**DATA BLOCK**
· · · · · · ·

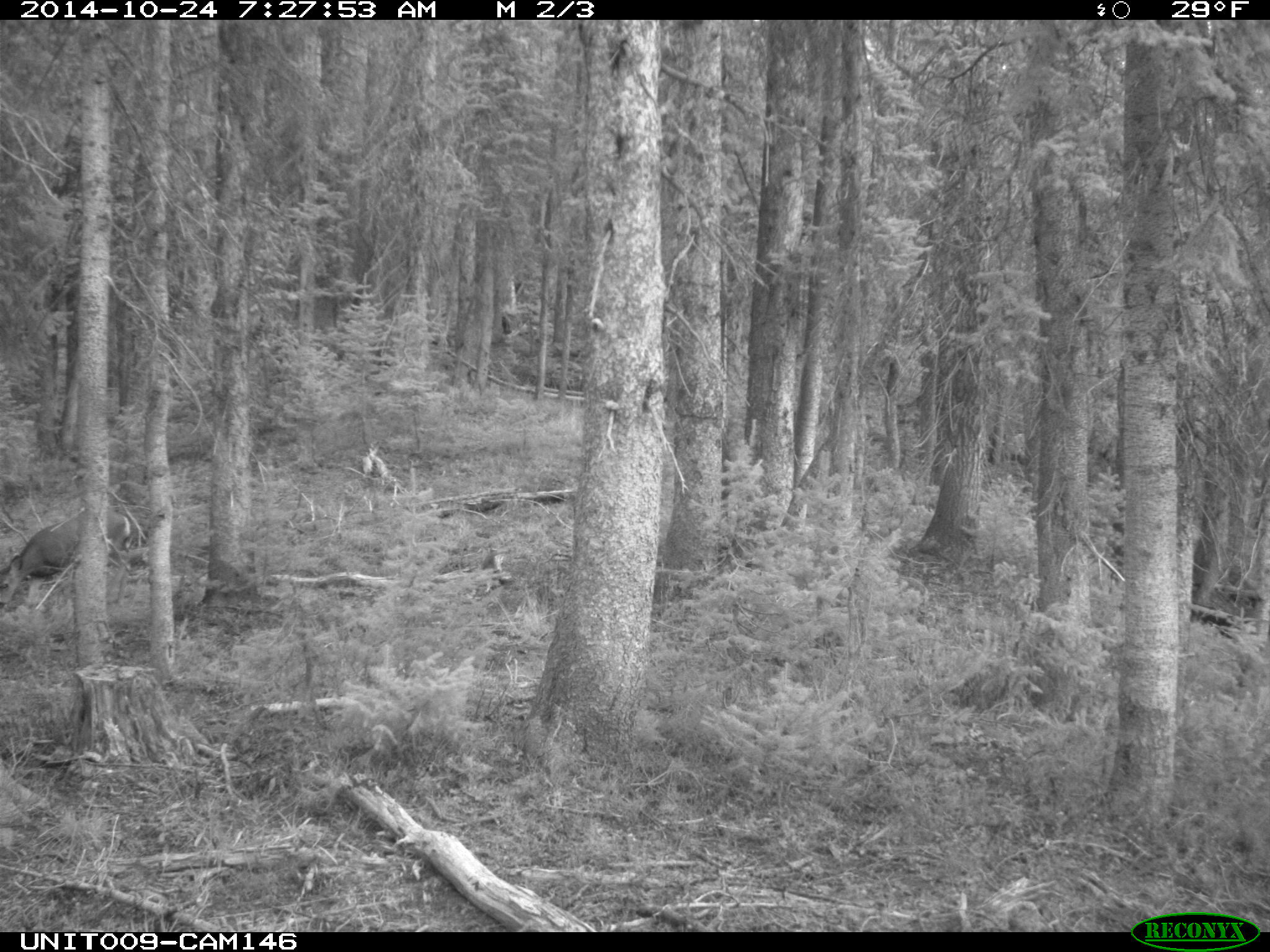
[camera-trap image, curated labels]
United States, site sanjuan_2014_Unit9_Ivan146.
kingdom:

· · · · · · ·

**INSTRUCTIONS FOR THE TASK**
Return the whole listing word for word, minus its pictures.

**SOLUTION TO THIS TASK**
[camera-trap image, curated labels]
United States, site sanjuan_2014_Unit9_Ivan146.
kingdom:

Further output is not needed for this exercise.